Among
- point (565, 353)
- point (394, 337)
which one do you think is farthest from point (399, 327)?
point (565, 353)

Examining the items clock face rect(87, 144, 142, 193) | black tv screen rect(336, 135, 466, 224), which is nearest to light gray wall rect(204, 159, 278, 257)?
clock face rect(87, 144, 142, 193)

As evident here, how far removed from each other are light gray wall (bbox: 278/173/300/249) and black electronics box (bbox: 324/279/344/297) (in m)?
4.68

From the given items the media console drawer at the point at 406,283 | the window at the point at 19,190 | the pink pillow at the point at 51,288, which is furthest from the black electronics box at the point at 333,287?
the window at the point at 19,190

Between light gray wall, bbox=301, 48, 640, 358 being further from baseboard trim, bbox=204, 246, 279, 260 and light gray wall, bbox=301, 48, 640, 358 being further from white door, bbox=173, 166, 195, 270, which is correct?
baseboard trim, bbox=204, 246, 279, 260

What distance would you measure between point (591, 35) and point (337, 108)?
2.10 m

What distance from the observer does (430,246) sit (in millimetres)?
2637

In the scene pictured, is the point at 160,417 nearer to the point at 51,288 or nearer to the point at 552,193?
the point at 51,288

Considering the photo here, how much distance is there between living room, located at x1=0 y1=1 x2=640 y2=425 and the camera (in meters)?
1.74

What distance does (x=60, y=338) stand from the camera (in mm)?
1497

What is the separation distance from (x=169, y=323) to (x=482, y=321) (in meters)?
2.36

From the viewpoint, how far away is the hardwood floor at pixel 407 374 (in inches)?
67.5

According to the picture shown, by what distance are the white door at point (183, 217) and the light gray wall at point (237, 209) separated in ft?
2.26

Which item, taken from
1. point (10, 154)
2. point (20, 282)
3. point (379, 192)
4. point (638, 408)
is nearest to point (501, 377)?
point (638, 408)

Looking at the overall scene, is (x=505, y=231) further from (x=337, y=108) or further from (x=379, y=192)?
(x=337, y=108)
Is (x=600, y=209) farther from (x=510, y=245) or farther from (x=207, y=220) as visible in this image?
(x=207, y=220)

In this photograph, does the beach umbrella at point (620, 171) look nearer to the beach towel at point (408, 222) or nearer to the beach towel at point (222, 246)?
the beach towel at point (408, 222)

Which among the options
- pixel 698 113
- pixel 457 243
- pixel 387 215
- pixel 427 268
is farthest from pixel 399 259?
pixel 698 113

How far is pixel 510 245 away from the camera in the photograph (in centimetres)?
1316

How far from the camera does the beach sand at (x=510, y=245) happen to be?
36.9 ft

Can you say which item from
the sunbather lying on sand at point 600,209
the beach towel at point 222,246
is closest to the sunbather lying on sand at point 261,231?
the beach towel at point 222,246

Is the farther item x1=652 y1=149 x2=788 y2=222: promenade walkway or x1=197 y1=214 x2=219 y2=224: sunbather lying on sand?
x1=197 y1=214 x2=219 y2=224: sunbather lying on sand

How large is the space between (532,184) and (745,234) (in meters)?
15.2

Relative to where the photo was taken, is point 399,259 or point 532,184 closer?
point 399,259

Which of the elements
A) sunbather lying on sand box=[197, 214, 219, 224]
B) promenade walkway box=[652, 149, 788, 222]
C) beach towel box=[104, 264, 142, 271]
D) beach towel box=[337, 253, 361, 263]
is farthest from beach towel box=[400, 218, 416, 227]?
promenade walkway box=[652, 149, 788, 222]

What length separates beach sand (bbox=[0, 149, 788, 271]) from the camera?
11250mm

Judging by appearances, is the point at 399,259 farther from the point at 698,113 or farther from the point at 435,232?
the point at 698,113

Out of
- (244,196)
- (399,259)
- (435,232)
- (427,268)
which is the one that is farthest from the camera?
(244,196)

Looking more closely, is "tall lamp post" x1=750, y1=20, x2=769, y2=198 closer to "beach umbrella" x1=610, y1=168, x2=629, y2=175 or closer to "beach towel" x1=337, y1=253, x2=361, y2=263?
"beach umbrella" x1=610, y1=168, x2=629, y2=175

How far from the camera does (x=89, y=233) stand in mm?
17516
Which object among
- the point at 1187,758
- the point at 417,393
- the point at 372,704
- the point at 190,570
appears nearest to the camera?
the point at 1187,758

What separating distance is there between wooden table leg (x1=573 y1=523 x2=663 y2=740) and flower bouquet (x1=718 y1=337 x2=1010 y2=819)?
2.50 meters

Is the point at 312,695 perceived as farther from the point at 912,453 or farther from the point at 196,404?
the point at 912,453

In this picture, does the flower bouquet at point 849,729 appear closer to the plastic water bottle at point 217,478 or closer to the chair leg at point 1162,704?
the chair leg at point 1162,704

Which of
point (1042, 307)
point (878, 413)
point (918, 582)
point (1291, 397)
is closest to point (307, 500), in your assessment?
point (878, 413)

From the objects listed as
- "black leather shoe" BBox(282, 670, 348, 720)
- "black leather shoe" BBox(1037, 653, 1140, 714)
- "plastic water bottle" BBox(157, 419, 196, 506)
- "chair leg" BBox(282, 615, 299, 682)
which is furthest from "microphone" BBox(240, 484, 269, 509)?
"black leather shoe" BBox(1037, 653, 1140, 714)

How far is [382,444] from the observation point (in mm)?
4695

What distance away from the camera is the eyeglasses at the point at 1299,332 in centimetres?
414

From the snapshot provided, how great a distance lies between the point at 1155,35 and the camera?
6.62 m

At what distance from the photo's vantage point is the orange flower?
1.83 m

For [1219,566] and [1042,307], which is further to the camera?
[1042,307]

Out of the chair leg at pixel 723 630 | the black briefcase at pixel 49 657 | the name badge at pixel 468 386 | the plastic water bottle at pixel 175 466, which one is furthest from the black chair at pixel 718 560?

▶ [WHAT IS NEEDED]
Add 119 to every distance and coordinate in the answers as you write out again the stretch of lines from the one containing "What distance away" through the end of the records, keeping each line's wording otherwise unchanged.

▶ [SOLUTION]
What distance away from the camera is the eyeglasses at the point at 1299,332 in centimetres?
533

From the snapshot provided, how great a distance lies between the point at 1155,35 and the camera?
125.62 m

At what distance from the photo's vantage point is the orange flower?
120.83 m

For [1219,566] and [1042,307], which is further to the camera?
[1161,426]

Out of the chair leg at pixel 723 630 | the black briefcase at pixel 49 657 | the name badge at pixel 468 386 | the plastic water bottle at pixel 175 466, which one is furthest from the black chair at pixel 718 560?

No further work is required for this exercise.